→ **Problem 1**
In the passage about the ritonavir march-in petition, what two abuses does the petition focus on?
→ **Problem 2**
Continue the passage about the ritonavir march-in petition from its last sentence.

→ **Passage shown**
::::::::

On Monday, March 18, 2013, the National Institutes of Health (NIH), held a conference call with the four NGOs that filed an October 25, 2012 march-in request for the patents held by Abbott Laboratories/AbbVie relevant to the manufacture and sale of ritonavir, a federally funded invention that is much more expensive in the United States than in Canada, Europe or other high-income countries, and is only available as a co-formulated product with AbbVie’s version of lopinavir. A copy of the October 25, 2012 petition is available at /node/1573.
The four civil society organizations involved in the petition are the American Medical Students Association (AMSA) , Knowledge Ecology International (KEI), U.S. Public Interest Research Group (U.S. PIRG), and the Universities Allied for Essential Medicines (UAEM). Earlier the NIH said they expected a decision by December 2012; however it seems the NIH has expanded its review of the petition. On Friday the NIH provided five questions that wanted to discuss, and they raised additional questions during the call.
The two proposed policy rules
The petition focuses on two abuses, (1) the fact that ritonavir is priced much higher in the United States than in other high income countries, and (2) AbbVie’s refusal to license the ritonavir patents for use in other co-formulated antiretroviral fixed dose combination drugs. To remedy these abuses, the petitioners ask the NIH to adopt two general policy rules regarding the commercialization of federally funded inventions and, specifically, to apply those rules in the case of patents on AbbVie’s drug, ritonavir (brand name Norvir), and also to other NIH funded drugs. The petition provided information on 12 other NIH funded drugs that were more expensive in the United State than in other high income countries.

::::::::

→ **Data listing**
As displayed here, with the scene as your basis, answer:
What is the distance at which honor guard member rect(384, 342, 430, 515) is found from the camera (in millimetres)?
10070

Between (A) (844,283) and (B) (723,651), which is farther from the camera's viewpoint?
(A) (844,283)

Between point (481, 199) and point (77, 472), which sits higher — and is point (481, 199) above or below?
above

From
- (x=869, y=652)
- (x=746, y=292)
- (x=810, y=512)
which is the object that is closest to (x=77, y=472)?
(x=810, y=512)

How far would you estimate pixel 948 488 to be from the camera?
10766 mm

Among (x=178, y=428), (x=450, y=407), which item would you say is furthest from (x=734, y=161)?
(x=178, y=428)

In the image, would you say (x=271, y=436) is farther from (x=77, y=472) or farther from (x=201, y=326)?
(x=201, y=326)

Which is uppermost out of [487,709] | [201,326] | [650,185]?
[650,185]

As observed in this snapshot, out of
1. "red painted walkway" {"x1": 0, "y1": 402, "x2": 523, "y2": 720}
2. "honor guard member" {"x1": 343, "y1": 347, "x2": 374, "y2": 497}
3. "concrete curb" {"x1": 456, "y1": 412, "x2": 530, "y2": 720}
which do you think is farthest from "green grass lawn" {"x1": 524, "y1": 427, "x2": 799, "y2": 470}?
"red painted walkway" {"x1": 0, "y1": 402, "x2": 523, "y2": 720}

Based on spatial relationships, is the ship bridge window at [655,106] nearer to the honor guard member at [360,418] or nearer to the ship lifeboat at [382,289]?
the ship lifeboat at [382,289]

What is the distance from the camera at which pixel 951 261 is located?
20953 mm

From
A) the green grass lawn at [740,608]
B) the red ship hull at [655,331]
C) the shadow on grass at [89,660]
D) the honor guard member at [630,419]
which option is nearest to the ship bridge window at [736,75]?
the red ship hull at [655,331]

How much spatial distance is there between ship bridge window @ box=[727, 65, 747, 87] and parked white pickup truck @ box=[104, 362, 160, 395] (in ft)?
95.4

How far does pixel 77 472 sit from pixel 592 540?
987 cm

::::::::

→ **Response area 1**
Ritonavir costs much more in the United States than in other high-income countries, and AbbVie refuses to license the ritonavir patents for use in other co-formulated antiretroviral fixed-dose combination drugs.

→ **Response area 2**
These two proposed policy rules read as follows:
Rule 1: Ceiling on prices to U.S. residents
The Secretary shall normally grant open licenses to third parties to use patented inventions that have benefitted from federal funding, subject to the payment of a reasonable royalty and an appropriate field of use, if a product or products based upon those inventions are sold in the United States at prices higher than in other high income countries.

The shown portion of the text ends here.